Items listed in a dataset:
--------------------------------

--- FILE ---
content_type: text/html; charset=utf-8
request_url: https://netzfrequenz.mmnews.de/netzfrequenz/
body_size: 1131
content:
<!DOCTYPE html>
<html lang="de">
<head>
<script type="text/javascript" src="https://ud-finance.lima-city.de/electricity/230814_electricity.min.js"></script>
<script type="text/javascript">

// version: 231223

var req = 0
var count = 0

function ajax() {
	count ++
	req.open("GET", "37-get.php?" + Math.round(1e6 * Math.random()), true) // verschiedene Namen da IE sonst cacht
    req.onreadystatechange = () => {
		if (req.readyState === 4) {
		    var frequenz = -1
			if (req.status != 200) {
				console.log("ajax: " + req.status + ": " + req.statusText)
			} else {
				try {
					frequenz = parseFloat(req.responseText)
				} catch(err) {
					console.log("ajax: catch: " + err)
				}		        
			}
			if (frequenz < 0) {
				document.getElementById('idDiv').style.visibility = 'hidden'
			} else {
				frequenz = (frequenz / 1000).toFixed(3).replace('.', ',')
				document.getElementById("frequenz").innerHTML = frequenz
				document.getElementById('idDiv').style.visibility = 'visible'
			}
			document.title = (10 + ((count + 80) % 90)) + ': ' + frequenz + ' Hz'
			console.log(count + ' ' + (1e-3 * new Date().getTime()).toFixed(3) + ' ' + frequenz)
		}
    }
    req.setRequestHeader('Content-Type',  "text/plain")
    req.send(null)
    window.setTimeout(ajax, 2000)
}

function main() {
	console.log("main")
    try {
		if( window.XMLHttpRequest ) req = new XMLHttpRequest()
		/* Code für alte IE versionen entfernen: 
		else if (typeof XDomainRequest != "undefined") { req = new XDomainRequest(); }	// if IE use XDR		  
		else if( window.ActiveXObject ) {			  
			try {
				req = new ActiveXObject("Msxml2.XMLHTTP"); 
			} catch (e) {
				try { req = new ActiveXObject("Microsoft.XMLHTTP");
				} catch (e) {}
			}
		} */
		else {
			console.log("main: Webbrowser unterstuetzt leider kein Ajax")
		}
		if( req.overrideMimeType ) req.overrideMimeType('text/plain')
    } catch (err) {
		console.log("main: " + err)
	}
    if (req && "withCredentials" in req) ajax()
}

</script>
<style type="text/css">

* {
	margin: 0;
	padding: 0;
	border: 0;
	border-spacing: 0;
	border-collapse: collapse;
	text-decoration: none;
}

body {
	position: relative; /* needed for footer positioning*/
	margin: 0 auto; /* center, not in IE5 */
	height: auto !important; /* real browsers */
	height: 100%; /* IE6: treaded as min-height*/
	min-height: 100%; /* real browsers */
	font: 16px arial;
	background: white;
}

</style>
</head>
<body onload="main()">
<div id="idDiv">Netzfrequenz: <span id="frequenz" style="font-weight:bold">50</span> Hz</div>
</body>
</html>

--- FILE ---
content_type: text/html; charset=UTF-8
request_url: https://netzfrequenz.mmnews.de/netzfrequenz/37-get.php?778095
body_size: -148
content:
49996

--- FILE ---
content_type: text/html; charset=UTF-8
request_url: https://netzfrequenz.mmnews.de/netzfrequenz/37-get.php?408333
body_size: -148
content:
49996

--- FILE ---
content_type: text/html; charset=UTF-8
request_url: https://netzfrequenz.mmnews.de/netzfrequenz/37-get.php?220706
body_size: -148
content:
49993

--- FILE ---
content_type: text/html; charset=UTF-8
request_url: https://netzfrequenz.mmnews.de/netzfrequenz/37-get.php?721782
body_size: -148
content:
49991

--------------------------------

◆ THE PROBLEM: Type the records again in full, matching them exactly.

◆ ANSWER:
--- FILE ---
content_type: text/html; charset=utf-8
request_url: https://netzfrequenz.mmnews.de/netzfrequenz/
body_size: 1131
content:
<!DOCTYPE html>
<html lang="de">
<head>
<script type="text/javascript" src="https://ud-finance.lima-city.de/electricity/230814_electricity.min.js"></script>
<script type="text/javascript">

// version: 231223

var req = 0
var count = 0

function ajax() {
	count ++
	req.open("GET", "37-get.php?" + Math.round(1e6 * Math.random()), true) // verschiedene Namen da IE sonst cacht
    req.onreadystatechange = () => {
		if (req.readyState === 4) {
		    var frequenz = -1
			if (req.status != 200) {
				console.log("ajax: " + req.status + ": " + req.statusText)
			} else {
				try {
					frequenz = parseFloat(req.responseText)
				} catch(err) {
					console.log("ajax: catch: " + err)
				}		        
			}
			if (frequenz < 0) {
				document.getElementById('idDiv').style.visibility = 'hidden'
			} else {
				frequenz = (frequenz / 1000).toFixed(3).replace('.', ',')
				document.getElementById("frequenz").innerHTML = frequenz
				document.getElementById('idDiv').style.visibility = 'visible'
			}
			document.title = (10 + ((count + 80) % 90)) + ': ' + frequenz + ' Hz'
			console.log(count + ' ' + (1e-3 * new Date().getTime()).toFixed(3) + ' ' + frequenz)
		}
    }
    req.setRequestHeader('Content-Type',  "text/plain")
    req.send(null)
    window.setTimeout(ajax, 2000)
}

function main() {
	console.log("main")
    try {
		if( window.XMLHttpRequest ) req = new XMLHttpRequest()
		/* Code für alte IE versionen entfernen: 
		else if (typeof XDomainRequest != "undefined") { req = new XDomainRequest(); }	// if IE use XDR		  
		else if( window.ActiveXObject ) {			  
			try {
				req = new ActiveXObject("Msxml2.XMLHTTP"); 
			} catch (e) {
				try { req = new ActiveXObject("Microsoft.XMLHTTP");
				} catch (e) {}
			}
		} */
		else {
			console.log("main: Webbrowser unterstuetzt leider kein Ajax")
		}
		if( req.overrideMimeType ) req.overrideMimeType('text/plain')
    } catch (err) {
		console.log("main: " + err)
	}
    if (req && "withCredentials" in req) ajax()
}

</script>
<style type="text/css">

* {
	margin: 0;
	padding: 0;
	border: 0;
	border-spacing: 0;
	border-collapse: collapse;
	text-decoration: none;
}

body {
	position: relative; /* needed for footer positioning*/
	margin: 0 auto; /* center, not in IE5 */
	height: auto !important; /* real browsers */
	height: 100%; /* IE6: treaded as min-height*/
	min-height: 100%; /* real browsers */
	font: 16px arial;
	background: white;
}

</style>
</head>
<body onload="main()">
<div id="idDiv">Netzfrequenz: <span id="frequenz" style="font-weight:bold">50</span> Hz</div>
</body>
</html>

--- FILE ---
content_type: text/html; charset=UTF-8
request_url: https://netzfrequenz.mmnews.de/netzfrequenz/37-get.php?778095
body_size: -148
content:
49996

--- FILE ---
content_type: text/html; charset=UTF-8
request_url: https://netzfrequenz.mmnews.de/netzfrequenz/37-get.php?408333
body_size: -148
content:
49996

--- FILE ---
content_type: text/html; charset=UTF-8
request_url: https://netzfrequenz.mmnews.de/netzfrequenz/37-get.php?220706
body_size: -148
content:
49993

--- FILE ---
content_type: text/html; charset=UTF-8
request_url: https://netzfrequenz.mmnews.de/netzfrequenz/37-get.php?721782
body_size: -148
content:
49991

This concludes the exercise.